Tuesday, January 03, 2006

Growing Up Schizoid - Why I Started This Blog

Ok, this was really only a test. I saw a recruitment ad at Google which referenced this e-blogging site, so I thought I'd check it out. The inception of my blogging was career oriented, therefore, not necessarily a result of having anything interesting or otherwise worthy to put in print, but to investigate what a blogging site offers.

In that vein, I had to come up with something quick. "Growing Up Schizoid in America" was a tongue-in-cheek title I thought about years ago as a first year Psychology/Philosophy major. It's probably worth noting that during those college years all my free time and electives were spent reading physics or taking drafting engineering classes, noteworthy in the sense each requires a different perceptual filter when viewing the world. One consists of a concrete, empirical representation of the world, the other abstract and theoretical.

Now, back to the title of this blog. Perhaps a bit of an explanation is in order. I mean Schizoid resulting from growing up in an arena that Xenophobe's Guide to the Americas attempts, rather succinctly, to portray. Schizoid meaning aloof, not crazy. It could be summed up in an old, but common phrase, "familiarity breeds contempt", which probably was coined by a Schizoid or nihilist. Or a quick look at the Biblical Book of Ecclesiastes gives an idea of what I'm talking about. (That's what makes the Bible so great.... if read in light of modern day psychology, it contains all the precepts, rather prophetic, don't you think?).

OK. I had to make that distinction in definition of the term Schizoid because adjectives, particularly mental health ones, tend to be viewed by some in the most negative light.

From that perspective, you hopefully have a better understanding of this blogs title and direction. Didn't I address direction? Well, its bringing to light those incongruities in life that would leave one feeling a bit, well, Schizoid. This covers social, political, and economic incongruities which leave the thinking person sometimes apoplectic, the emotional person sometimes confused, and the spiritual person seeing signs of the last days.

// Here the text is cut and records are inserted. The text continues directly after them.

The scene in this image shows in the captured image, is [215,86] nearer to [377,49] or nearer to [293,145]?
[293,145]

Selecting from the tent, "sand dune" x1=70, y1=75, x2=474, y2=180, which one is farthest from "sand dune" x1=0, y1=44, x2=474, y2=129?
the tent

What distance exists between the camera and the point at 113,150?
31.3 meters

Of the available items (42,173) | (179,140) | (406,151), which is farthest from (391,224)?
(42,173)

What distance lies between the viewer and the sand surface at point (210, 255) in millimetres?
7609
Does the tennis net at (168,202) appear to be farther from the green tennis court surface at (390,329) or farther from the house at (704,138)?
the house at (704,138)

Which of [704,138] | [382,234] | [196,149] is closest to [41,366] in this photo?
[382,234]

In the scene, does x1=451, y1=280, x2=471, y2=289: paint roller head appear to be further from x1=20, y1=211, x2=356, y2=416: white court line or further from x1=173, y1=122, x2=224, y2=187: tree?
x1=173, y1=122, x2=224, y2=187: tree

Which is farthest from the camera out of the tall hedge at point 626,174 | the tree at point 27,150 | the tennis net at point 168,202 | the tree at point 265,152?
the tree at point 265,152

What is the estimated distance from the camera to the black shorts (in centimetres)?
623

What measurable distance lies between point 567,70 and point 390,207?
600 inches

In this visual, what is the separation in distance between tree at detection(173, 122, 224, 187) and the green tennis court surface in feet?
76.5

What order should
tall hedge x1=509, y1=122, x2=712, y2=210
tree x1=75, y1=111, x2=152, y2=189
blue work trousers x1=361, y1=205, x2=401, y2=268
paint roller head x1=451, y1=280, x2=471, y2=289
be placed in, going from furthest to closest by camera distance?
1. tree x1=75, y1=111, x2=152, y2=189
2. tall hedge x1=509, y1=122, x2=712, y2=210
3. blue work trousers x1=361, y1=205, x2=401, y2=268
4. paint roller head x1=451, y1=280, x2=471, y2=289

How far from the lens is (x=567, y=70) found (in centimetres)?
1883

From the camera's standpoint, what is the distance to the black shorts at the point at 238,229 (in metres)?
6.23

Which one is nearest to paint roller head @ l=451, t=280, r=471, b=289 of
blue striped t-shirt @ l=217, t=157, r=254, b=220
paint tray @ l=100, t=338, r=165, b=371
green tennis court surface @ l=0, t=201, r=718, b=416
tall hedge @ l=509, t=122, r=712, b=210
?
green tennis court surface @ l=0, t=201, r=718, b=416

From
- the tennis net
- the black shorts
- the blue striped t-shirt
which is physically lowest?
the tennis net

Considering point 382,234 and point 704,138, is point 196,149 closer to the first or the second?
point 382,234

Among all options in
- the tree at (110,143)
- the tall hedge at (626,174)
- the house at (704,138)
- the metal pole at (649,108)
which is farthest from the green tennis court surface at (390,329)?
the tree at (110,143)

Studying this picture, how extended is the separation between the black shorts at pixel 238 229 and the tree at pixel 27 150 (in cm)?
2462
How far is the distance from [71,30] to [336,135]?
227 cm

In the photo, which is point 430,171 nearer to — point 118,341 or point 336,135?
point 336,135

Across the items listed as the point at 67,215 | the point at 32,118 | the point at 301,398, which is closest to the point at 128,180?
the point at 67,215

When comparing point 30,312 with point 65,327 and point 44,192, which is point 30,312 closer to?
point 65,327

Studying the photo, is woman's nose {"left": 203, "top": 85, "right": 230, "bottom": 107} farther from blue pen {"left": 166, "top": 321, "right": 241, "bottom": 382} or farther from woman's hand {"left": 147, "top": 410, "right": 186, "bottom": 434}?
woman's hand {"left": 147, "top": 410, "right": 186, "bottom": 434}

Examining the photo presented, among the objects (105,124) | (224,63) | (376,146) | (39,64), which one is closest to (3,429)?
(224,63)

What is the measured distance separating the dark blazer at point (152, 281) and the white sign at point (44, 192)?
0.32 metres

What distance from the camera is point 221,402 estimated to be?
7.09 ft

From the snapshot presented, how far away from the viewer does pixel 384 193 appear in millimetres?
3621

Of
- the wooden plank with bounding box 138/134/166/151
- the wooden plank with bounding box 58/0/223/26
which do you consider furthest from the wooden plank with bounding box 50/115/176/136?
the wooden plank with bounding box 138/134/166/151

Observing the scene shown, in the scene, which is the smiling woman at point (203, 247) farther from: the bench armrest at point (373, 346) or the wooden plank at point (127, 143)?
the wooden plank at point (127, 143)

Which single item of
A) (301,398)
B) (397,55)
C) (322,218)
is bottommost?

I'm older now, so I can afford to be more honest than when I was younger, can afford to make fewer compromises in life, can afford self-scrutiny without fear of falling apart, much more so than when younger. The irony of life.... that as the body ages and decays and we work at being limber, the mind fortifies and becomes stronger, less dogmatic, more flexible. It's an inverse relationship for some of us.

And although my theology is Christian, I am all too well aware of the current trend of labeling oneself born again (a phenomena that has gained popularity in recent decades). What comes to mind is the Biblical phrase "...many worship me with their mouths, but their hearts are far from me"(Isaiah 29:13) and I feel it better to let the reader make that declaration of me, if so inclined or observed, but that it should not be uttered from my own lips as self-proclaimed enlightenment.

The best declaration I can make is that the darkness made it's presence known, made it's bid that I find sanctuary in it's abode, occasionally seduced me towards it's promised rewards, yet saved was I from trodding too far down it's path. It is truly to the Grace of God that I give thanks, for as I paused before the next step, the dreams would come and show a different way, dreams not of my own desires or making, but dreams visited upon me during that momentary respite from all our efforts, where we relinquish all control. It has been in the serenity of sleep that the battleground is sometimes established, where Grace triumphantly resounds her call and claims her own. It is that Grace that informs the Daylight where I resume the pilot's seat, navigating and charting a course informed by Twilight Dreams.

I like to think of those dreams in the same terms as perhaps Carl Jung would... and as the epitaph on Jung's tombstone reads "Bidden or unbidden, God is Present".